API Request Enrichment with AWS

dilyan · August 8, 2022, 1:24pm

First, I’ll try to give you some context that will hopefully make it easier to understand my answers to your questions.

We can think of Snowplow events as being one of two types. We usually call them ‘atomic’ and ‘custom self-describing’ events (though you might see the latter also being called ‘custom unstructured events’). The main difference between these two types is that the self-describing events are always accompanied by information about the schema against which they must validate. Whereas the ‘atomic’ events do not come with a JSON schema to which they must conform.

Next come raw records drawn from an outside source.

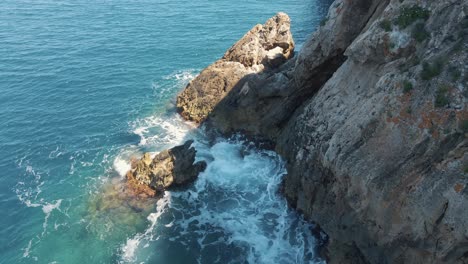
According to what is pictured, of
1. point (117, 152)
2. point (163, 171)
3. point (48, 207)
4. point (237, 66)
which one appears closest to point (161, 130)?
point (117, 152)

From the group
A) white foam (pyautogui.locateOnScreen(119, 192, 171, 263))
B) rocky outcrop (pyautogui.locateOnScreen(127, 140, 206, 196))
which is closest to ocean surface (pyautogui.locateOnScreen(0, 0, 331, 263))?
white foam (pyautogui.locateOnScreen(119, 192, 171, 263))

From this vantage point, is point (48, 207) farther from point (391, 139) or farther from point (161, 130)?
point (391, 139)

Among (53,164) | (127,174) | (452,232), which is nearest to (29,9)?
(53,164)

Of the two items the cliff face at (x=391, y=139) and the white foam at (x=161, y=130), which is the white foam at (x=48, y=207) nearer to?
the white foam at (x=161, y=130)

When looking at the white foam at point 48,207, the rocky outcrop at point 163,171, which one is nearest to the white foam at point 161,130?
the rocky outcrop at point 163,171

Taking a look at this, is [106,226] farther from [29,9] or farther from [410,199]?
[29,9]

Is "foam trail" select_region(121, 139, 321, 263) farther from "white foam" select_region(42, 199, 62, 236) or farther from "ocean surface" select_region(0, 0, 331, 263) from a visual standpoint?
"white foam" select_region(42, 199, 62, 236)
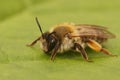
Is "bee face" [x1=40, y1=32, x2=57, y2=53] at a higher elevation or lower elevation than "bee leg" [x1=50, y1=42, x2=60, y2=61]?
Answer: higher

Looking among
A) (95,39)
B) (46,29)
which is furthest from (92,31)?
(46,29)

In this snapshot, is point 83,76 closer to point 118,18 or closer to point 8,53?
point 8,53

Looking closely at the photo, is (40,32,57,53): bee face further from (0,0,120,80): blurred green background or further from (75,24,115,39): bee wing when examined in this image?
(75,24,115,39): bee wing

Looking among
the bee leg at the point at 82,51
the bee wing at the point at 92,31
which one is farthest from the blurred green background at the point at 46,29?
the bee wing at the point at 92,31

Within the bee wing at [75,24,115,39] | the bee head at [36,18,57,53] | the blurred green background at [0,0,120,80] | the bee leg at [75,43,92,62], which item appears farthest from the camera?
the bee wing at [75,24,115,39]

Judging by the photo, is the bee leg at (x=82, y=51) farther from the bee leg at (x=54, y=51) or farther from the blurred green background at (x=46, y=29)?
the bee leg at (x=54, y=51)

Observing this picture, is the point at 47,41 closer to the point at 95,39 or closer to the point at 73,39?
the point at 73,39

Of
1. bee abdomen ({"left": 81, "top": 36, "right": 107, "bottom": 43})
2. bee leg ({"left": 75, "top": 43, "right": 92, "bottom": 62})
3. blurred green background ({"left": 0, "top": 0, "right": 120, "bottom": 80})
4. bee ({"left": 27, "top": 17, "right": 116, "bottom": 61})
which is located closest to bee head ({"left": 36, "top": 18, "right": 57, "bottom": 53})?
bee ({"left": 27, "top": 17, "right": 116, "bottom": 61})

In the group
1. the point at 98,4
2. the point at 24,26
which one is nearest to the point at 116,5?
the point at 98,4
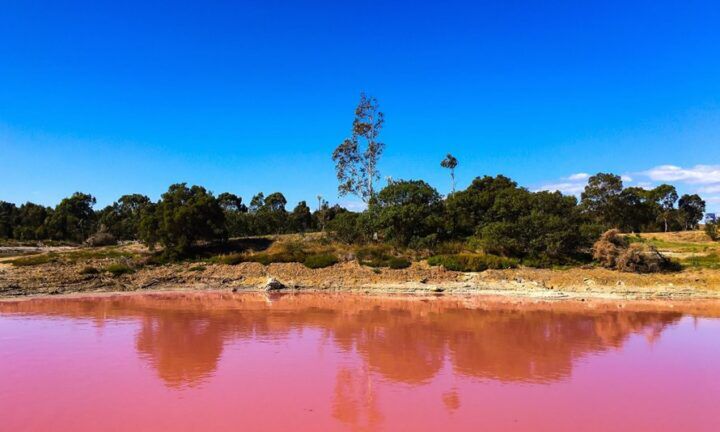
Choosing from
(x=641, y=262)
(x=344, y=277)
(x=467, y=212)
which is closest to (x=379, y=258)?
(x=344, y=277)

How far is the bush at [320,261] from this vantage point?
33.8m

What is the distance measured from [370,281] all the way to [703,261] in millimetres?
21597

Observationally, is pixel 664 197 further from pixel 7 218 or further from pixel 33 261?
pixel 7 218

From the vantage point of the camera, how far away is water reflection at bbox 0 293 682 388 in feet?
40.7

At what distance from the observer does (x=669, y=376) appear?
471 inches

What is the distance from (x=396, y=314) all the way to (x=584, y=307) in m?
9.58

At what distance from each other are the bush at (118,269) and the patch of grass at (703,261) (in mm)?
38090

If you think of a Snowplow event as a single line, it will have properties like app_name, event_name etc and they are associated with specific values. If it’s an ‘atomic’ event, it might only have these simple key-value pairs. But, if it’s a self-describing event, it will have an additional field, called unstruct_event. The value of this field will be a JSON with two important properties: schema which points to the JSON schema that the event must validate against; and data, which contains the actual event payload.

In addition, both types of events – atomic and self-describing – might have some custom contexts added to them by the tracker. Just like the unstruct_event, the information about these contexts will be in a separate field of the event for ‘custom context’, and the value will be a self-describing JSON (specifying both the schema for the context, and the data that must validate against this schema).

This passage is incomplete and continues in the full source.